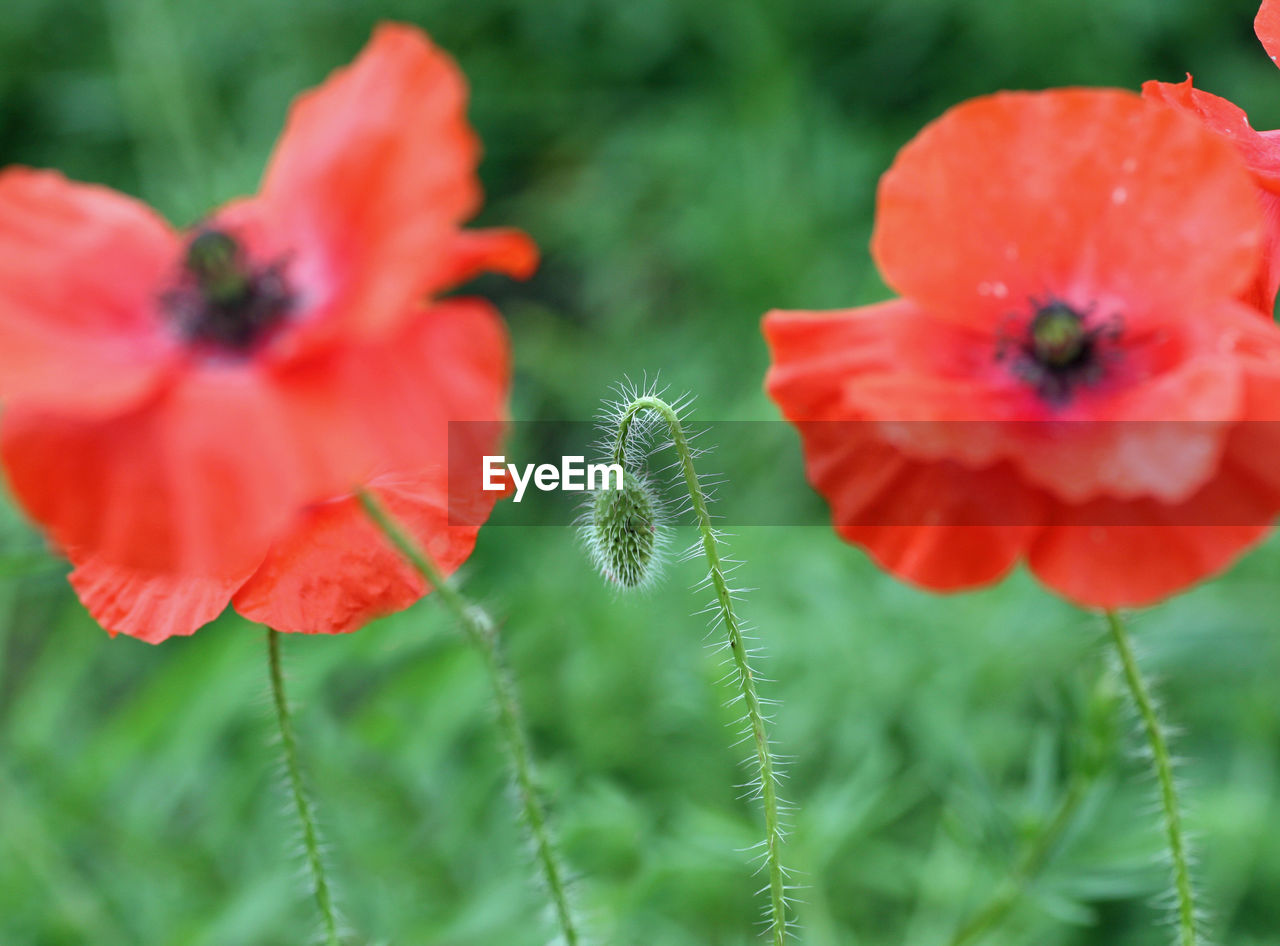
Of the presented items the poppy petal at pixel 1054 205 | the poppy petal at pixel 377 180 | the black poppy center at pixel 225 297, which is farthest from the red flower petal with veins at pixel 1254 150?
the black poppy center at pixel 225 297

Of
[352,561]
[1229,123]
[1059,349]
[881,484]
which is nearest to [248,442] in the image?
[352,561]

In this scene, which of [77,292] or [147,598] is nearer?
[77,292]

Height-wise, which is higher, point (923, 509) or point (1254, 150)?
point (1254, 150)

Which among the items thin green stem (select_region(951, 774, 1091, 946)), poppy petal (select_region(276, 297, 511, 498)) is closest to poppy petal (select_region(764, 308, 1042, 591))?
poppy petal (select_region(276, 297, 511, 498))

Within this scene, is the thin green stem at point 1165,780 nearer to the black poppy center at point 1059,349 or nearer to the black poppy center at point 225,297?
the black poppy center at point 1059,349

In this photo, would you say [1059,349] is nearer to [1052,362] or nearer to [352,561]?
[1052,362]

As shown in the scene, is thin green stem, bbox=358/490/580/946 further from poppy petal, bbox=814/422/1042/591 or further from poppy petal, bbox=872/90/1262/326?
poppy petal, bbox=872/90/1262/326

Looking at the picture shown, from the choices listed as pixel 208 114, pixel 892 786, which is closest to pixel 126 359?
pixel 892 786
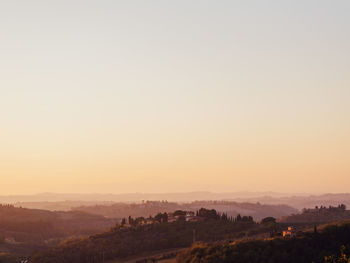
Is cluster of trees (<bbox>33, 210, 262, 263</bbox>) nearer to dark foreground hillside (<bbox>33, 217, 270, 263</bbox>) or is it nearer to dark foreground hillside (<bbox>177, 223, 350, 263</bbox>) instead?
dark foreground hillside (<bbox>33, 217, 270, 263</bbox>)

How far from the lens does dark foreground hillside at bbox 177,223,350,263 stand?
90250 mm

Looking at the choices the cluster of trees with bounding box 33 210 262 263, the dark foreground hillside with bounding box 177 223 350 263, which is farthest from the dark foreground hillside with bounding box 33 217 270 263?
the dark foreground hillside with bounding box 177 223 350 263

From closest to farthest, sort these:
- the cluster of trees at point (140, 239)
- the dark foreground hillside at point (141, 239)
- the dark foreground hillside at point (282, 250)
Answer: the dark foreground hillside at point (282, 250)
the dark foreground hillside at point (141, 239)
the cluster of trees at point (140, 239)

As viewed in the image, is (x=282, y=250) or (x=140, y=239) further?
A: (x=140, y=239)

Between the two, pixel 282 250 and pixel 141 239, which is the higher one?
pixel 282 250

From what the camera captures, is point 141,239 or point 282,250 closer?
point 282,250

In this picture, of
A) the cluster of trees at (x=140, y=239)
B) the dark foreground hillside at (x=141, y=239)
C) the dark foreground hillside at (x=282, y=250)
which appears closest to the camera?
the dark foreground hillside at (x=282, y=250)

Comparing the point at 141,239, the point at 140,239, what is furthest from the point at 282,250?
the point at 140,239

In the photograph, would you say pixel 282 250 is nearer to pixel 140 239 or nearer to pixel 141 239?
pixel 141 239

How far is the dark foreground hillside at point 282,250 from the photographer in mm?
90250

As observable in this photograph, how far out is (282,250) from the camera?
92750 millimetres

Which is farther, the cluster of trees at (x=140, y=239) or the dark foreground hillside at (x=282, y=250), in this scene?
the cluster of trees at (x=140, y=239)

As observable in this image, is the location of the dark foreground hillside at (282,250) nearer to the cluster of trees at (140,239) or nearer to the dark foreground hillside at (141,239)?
the dark foreground hillside at (141,239)

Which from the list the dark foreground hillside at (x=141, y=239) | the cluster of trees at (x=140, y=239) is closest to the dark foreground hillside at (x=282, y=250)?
the dark foreground hillside at (x=141, y=239)
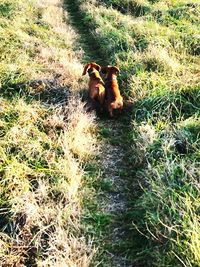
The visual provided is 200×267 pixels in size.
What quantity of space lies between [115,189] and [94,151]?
0.85m

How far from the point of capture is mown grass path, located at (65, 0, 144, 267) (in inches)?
154

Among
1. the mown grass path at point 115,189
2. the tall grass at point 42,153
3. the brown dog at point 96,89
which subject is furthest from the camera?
the brown dog at point 96,89

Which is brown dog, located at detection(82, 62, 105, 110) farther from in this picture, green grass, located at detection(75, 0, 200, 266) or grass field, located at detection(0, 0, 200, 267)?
green grass, located at detection(75, 0, 200, 266)

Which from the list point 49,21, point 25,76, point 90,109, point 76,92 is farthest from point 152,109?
point 49,21

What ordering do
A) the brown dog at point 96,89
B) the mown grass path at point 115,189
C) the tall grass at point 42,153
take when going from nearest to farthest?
the tall grass at point 42,153 < the mown grass path at point 115,189 < the brown dog at point 96,89

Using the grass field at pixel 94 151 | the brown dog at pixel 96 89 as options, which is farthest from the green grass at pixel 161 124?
the brown dog at pixel 96 89

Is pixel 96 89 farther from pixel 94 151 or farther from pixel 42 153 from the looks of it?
pixel 42 153

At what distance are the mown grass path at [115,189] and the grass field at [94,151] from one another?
0.7 inches

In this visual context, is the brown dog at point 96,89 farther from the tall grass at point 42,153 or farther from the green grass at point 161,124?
the green grass at point 161,124

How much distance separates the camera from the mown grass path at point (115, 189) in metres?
3.91

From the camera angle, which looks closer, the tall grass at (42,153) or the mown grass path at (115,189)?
the tall grass at (42,153)

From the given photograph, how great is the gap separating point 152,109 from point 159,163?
1.51 meters

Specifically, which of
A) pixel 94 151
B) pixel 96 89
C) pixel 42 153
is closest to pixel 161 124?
pixel 94 151

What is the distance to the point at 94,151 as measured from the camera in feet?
18.2
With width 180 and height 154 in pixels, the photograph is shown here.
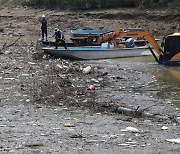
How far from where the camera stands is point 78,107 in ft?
40.9

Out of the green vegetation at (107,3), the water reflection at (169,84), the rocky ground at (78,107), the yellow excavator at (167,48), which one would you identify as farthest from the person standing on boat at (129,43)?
the green vegetation at (107,3)

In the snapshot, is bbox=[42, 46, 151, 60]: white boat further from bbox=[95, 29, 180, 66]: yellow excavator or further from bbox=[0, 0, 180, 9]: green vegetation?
bbox=[0, 0, 180, 9]: green vegetation

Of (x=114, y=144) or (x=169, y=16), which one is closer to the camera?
(x=114, y=144)

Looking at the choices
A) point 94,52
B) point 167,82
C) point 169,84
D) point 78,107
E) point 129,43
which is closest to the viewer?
point 78,107

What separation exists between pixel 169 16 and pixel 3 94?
25119 millimetres

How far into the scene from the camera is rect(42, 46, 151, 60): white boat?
24.6 m

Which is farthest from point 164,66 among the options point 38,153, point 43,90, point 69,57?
point 38,153

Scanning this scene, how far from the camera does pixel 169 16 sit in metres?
37.4

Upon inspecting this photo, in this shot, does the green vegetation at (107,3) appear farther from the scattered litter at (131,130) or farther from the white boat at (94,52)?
the scattered litter at (131,130)

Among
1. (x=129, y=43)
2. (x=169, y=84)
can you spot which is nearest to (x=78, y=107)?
(x=169, y=84)

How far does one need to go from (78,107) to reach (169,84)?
612 centimetres

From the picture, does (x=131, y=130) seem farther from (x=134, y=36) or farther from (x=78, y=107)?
(x=134, y=36)

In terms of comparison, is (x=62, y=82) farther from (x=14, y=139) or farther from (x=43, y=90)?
(x=14, y=139)

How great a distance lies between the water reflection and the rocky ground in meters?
0.31
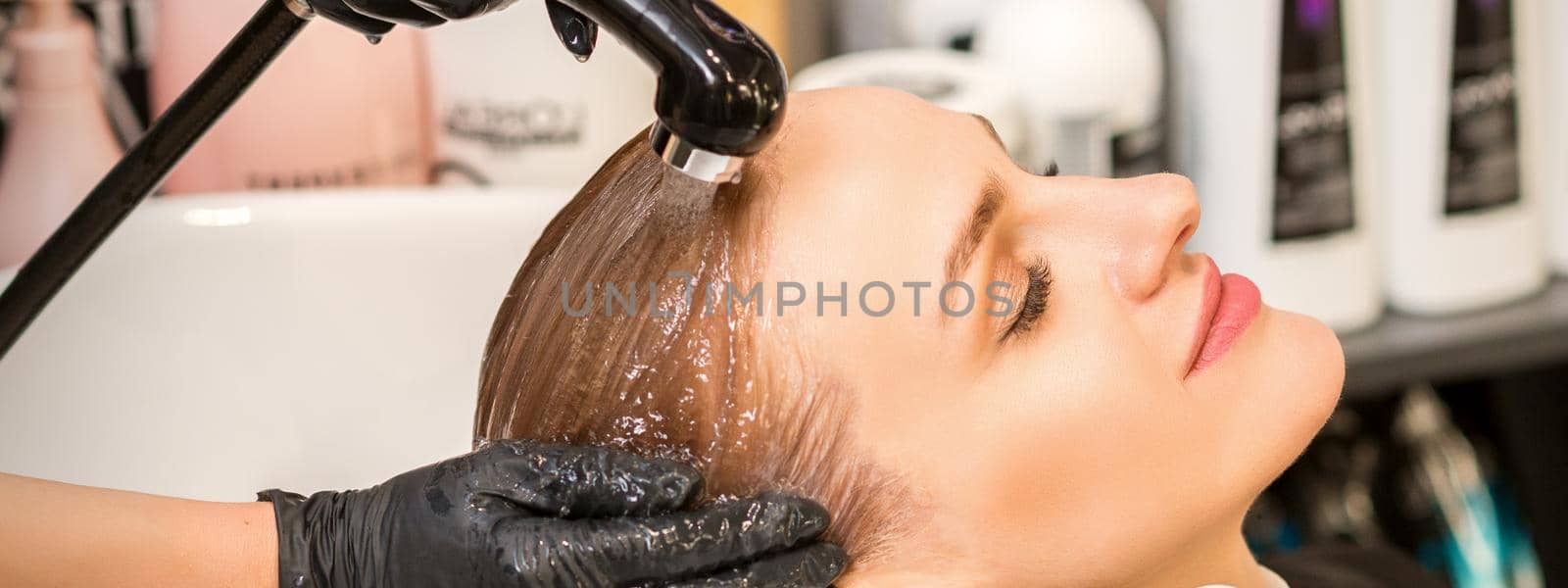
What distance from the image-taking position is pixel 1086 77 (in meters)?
0.99

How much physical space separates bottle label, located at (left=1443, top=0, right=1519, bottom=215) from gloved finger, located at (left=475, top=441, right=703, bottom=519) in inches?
29.6

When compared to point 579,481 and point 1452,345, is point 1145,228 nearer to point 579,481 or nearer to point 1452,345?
point 579,481

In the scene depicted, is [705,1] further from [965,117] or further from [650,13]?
[965,117]

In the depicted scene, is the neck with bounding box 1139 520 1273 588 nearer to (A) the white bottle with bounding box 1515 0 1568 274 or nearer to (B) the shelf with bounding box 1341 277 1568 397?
(B) the shelf with bounding box 1341 277 1568 397

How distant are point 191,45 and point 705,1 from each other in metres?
0.60

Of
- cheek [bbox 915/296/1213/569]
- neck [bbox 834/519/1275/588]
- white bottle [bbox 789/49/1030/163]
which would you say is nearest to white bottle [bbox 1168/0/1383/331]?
white bottle [bbox 789/49/1030/163]

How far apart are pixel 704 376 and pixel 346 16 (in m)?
0.23

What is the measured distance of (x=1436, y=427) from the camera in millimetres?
1419

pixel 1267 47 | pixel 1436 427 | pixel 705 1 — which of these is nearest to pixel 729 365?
pixel 705 1

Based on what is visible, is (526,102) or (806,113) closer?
(806,113)

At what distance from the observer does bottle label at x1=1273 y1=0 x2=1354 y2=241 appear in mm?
974

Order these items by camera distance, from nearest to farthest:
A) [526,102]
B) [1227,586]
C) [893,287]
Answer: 1. [893,287]
2. [1227,586]
3. [526,102]

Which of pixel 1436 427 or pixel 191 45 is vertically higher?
pixel 191 45

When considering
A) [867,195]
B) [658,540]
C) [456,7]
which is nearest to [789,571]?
[658,540]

§ **Short exercise**: Write out the lines from the one containing "What separation exists" through the one containing "612 centimetres", with "white boat" swapped for "small boat" and nothing else changed.

§ **Written answer**:
What separation exists between pixel 169 16 and pixel 3 94?
25119 millimetres

How far into the scene from the camera is rect(42, 46, 151, 60): small boat?
24.6 m

Which is farthest from point 164,66 among the options point 38,153, point 43,90, point 69,57?
point 38,153

Scanning this scene, how far from the camera does pixel 169 16 sit in metres?
37.4

Upon inspecting this photo, in this shot, does the green vegetation at (107,3) appear farther from the scattered litter at (131,130) or farther from the small boat at (94,52)?
the scattered litter at (131,130)

Among
1. (x=129, y=43)
2. (x=169, y=84)
can you spot which is nearest to (x=78, y=107)?
(x=169, y=84)

How far does one need to go from (78,107) to reach (169,84)?
612 centimetres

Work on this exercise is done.